Tegenover me tijdens het spreekuur zitten een vader en zijn 9-jarige zoon. ‘Als jij ons kunt vertellen wat gezonde variaties voor tussendoortjes zijn, dan zou dat het voor ons heel veel makkelijker maken. Dan kan mijn zoon die voortaan gewoon zelf pakken en dan te hoef ik niet steeds nee te zeggen.’ De vader zegt het tegen mij alsof dat de normaalste zaak van de wereld is. Als zijn zoon maar weet wat hij mag eten, dan komen er geen vragen, discussies en nee-zeggen meer aan te pas.

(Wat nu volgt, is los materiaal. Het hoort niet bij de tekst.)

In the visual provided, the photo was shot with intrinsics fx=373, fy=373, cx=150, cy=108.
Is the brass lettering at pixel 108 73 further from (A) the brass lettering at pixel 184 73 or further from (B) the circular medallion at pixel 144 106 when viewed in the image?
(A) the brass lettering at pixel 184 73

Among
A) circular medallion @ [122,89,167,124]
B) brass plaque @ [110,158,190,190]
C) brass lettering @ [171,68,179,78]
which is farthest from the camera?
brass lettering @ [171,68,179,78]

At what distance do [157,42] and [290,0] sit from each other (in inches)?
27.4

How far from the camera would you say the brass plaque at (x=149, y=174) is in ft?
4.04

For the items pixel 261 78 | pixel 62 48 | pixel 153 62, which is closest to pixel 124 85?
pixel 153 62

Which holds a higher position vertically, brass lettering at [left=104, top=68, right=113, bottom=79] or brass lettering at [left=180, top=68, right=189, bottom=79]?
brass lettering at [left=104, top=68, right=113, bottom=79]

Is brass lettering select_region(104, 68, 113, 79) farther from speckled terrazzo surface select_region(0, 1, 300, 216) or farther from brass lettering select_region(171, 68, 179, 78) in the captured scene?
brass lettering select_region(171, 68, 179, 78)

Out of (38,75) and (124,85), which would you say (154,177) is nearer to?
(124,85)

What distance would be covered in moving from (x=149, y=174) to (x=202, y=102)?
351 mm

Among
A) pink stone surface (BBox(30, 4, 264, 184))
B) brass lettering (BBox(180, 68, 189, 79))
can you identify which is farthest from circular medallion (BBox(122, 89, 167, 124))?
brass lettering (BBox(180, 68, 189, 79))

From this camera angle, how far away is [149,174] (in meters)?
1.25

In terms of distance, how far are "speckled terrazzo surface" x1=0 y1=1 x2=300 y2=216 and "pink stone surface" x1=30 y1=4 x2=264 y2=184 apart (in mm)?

De zoon is zoals gezegd 9 jaar oud en heeft overgewicht. Via de huisarts zijn ze bij mij beland. Vader en moeder zijn gescheiden. Zoon woont de helft van de week bij vader, de andere helft bij moeder. Het eetverslag wat ze bij zich hebben is ook eerlijk verdeeld: een dag verslag van het eten bij vader en een dag verslag van eten bij moeder. Vader vertelt dat een gezin in hun omgeving ook naar de diëtist ging en dat ze fijne adviezen hadden gekregen. Hele praktische adviezen: wat mag wel en wat mag niet. Dat leek hem ook wel wat.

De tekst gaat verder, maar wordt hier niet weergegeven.